*Exercise description:*
Count the lines in the following listing that contain the string "below", and reply with that number alone.

*Provided data:*
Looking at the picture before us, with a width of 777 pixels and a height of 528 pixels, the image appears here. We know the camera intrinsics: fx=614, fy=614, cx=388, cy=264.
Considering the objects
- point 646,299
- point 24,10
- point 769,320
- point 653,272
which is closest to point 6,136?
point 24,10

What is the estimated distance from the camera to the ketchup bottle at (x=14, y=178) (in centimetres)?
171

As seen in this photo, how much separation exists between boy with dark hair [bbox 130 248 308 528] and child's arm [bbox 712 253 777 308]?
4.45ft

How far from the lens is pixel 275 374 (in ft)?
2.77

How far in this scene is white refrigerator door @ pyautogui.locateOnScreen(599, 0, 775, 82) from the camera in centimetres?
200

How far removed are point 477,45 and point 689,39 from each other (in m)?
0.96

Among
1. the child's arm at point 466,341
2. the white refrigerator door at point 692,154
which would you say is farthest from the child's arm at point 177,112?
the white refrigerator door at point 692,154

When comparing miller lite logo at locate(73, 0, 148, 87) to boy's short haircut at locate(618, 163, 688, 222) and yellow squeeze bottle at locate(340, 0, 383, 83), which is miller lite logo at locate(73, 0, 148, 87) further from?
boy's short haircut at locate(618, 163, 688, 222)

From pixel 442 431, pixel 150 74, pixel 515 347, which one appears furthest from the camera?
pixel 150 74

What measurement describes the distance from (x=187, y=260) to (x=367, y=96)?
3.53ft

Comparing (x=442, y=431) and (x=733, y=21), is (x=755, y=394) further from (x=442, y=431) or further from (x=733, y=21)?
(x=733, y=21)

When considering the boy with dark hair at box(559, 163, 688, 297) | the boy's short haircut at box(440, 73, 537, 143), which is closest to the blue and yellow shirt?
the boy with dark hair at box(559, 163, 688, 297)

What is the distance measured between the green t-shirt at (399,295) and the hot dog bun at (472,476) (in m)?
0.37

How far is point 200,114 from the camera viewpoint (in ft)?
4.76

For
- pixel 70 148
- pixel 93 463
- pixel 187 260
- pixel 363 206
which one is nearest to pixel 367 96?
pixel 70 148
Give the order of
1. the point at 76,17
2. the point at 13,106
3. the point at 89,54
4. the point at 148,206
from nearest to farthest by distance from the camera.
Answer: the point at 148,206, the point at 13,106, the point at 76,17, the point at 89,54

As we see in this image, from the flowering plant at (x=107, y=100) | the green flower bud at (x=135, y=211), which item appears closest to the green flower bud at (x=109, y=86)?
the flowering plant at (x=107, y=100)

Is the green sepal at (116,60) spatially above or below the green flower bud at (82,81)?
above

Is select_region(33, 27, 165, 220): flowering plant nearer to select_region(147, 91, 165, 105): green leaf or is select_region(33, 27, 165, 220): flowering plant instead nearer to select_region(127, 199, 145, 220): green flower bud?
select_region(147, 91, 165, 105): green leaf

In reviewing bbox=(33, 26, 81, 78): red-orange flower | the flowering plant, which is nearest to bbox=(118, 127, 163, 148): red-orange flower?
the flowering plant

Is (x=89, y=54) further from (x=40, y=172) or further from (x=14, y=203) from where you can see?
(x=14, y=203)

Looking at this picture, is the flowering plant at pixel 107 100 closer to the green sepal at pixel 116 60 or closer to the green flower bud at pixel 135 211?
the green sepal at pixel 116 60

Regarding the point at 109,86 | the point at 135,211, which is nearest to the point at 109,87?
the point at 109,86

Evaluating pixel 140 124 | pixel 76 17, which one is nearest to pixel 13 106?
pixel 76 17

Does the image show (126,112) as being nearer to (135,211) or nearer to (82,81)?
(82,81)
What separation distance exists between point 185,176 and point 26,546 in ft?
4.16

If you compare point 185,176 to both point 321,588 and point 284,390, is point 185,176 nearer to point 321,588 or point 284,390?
...
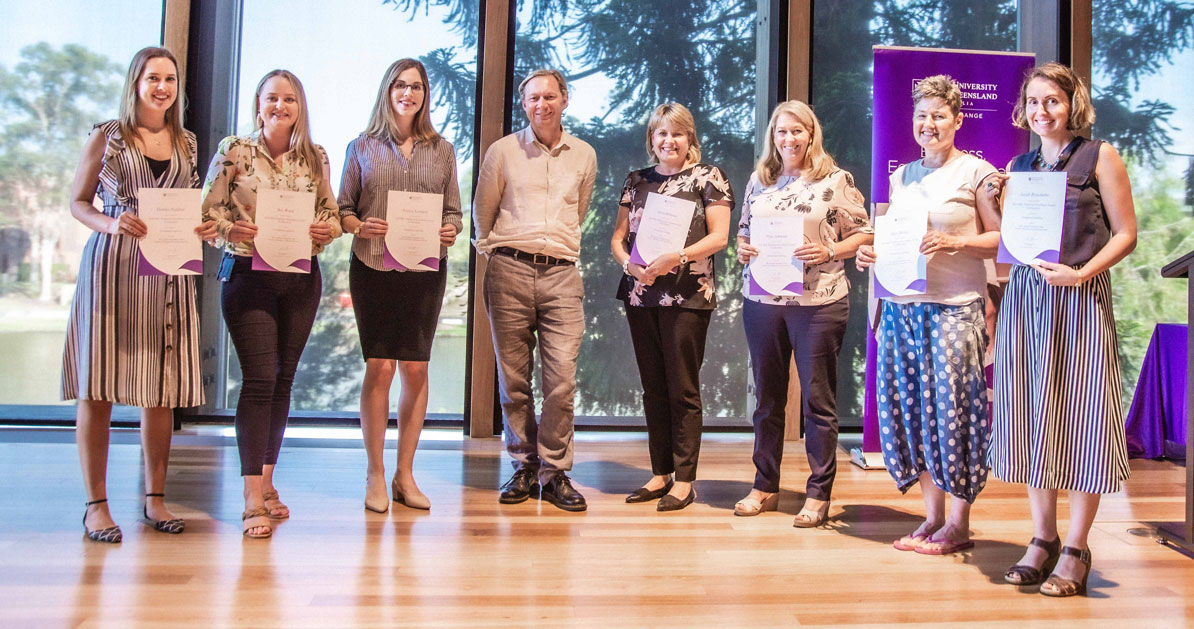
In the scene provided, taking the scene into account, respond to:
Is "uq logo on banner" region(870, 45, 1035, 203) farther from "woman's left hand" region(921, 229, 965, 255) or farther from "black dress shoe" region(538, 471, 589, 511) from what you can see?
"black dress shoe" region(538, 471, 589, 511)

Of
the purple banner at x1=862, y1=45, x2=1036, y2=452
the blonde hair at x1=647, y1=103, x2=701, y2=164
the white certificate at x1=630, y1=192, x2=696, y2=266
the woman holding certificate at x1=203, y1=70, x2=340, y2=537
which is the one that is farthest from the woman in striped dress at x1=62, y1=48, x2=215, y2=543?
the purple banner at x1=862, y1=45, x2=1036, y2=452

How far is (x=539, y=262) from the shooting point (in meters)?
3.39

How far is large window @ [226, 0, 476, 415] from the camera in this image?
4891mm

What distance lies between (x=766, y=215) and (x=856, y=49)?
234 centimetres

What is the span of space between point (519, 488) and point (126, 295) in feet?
==
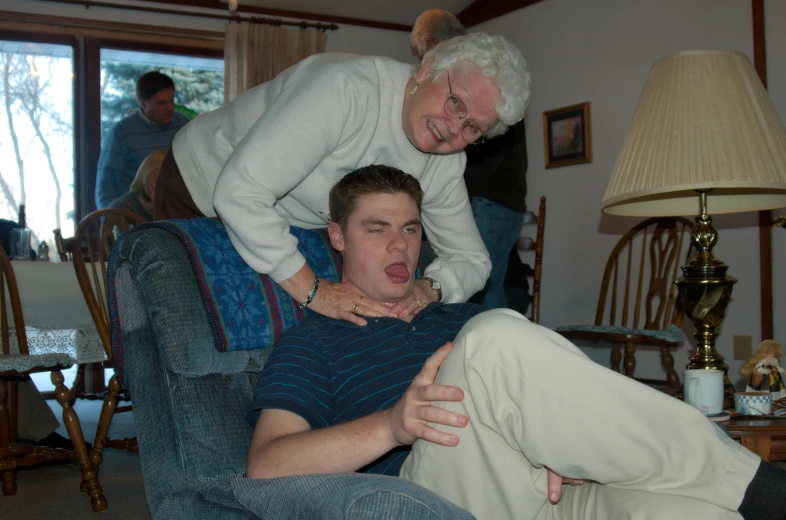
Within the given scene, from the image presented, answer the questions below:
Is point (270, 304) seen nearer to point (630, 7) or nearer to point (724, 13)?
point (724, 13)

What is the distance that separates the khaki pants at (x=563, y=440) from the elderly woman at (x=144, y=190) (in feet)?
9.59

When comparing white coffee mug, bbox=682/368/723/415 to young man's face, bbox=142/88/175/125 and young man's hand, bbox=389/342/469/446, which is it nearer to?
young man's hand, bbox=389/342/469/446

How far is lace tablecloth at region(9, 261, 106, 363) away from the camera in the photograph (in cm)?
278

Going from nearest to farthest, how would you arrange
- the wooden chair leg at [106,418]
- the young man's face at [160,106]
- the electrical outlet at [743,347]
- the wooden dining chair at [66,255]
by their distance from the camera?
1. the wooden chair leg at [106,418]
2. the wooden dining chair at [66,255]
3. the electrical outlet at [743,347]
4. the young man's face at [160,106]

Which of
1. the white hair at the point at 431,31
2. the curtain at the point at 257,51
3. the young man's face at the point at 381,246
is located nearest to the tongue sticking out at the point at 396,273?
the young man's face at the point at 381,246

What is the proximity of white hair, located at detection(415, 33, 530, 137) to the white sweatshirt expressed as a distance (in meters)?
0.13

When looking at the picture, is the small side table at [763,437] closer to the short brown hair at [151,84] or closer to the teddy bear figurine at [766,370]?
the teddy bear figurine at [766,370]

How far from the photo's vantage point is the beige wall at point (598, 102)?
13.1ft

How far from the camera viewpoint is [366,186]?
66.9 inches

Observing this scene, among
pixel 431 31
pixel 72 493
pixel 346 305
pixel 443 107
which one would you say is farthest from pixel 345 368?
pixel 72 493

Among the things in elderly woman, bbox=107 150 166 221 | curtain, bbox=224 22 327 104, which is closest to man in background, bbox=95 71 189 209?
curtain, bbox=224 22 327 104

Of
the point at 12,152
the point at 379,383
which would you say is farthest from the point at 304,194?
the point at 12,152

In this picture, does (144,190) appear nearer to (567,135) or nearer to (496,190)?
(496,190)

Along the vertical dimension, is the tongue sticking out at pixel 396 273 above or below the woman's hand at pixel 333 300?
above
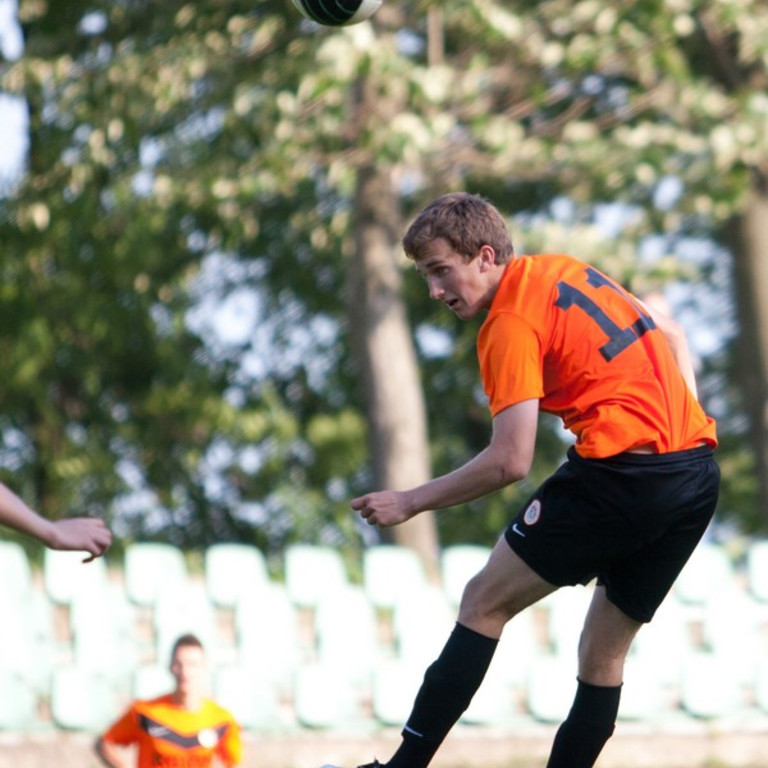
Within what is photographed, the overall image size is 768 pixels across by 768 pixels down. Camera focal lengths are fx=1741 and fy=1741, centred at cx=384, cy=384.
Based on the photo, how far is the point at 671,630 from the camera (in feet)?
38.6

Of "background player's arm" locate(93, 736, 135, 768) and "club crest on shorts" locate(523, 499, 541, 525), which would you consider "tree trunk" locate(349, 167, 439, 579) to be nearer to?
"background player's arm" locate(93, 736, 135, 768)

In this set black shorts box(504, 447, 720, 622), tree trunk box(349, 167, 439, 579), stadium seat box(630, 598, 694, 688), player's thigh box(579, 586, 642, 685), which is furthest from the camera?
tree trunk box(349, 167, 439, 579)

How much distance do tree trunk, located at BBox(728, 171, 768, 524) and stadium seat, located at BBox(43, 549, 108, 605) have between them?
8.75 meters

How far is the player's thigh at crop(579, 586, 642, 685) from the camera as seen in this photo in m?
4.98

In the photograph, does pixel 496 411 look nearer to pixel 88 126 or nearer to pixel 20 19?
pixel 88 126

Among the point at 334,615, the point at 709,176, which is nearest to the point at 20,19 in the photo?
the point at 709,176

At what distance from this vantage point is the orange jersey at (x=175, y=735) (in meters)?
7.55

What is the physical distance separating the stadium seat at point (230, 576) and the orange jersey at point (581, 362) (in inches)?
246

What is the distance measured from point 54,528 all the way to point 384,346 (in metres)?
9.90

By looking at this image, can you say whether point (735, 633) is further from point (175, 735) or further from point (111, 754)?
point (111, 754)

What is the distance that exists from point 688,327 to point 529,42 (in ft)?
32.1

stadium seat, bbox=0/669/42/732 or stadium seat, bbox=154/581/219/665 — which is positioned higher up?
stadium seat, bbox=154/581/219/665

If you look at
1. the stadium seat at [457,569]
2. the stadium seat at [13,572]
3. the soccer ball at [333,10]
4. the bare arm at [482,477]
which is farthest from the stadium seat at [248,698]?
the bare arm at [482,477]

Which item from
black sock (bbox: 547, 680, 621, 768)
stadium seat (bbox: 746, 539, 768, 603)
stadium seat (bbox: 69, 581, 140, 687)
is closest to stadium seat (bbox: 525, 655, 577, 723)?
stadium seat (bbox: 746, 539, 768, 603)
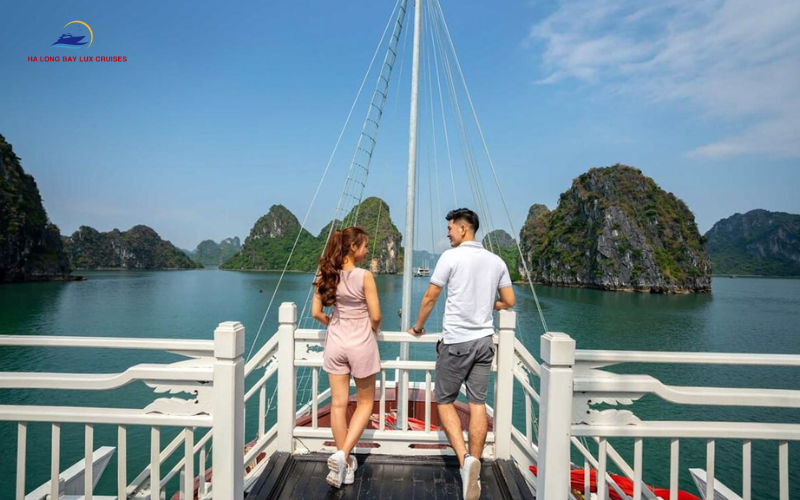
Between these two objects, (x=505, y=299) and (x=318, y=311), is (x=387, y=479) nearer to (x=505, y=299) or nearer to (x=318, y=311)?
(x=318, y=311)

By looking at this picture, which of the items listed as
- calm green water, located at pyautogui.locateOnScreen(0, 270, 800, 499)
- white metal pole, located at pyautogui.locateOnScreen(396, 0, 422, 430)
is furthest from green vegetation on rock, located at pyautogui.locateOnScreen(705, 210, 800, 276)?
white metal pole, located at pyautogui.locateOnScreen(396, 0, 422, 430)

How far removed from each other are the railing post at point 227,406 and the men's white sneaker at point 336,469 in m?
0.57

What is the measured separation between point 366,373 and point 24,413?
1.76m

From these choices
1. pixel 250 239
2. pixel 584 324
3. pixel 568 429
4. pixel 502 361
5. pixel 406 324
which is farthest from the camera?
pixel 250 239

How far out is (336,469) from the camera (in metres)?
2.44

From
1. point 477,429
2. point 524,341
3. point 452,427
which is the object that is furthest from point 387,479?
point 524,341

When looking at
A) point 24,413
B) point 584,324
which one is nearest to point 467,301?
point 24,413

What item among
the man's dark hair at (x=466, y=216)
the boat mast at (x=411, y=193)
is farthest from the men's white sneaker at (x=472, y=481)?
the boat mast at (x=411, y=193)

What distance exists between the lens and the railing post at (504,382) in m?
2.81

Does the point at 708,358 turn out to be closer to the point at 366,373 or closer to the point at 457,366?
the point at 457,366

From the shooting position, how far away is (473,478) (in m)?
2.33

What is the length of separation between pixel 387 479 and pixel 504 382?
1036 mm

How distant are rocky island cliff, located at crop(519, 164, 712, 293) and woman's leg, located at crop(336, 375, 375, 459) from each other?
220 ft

*The solution:*
3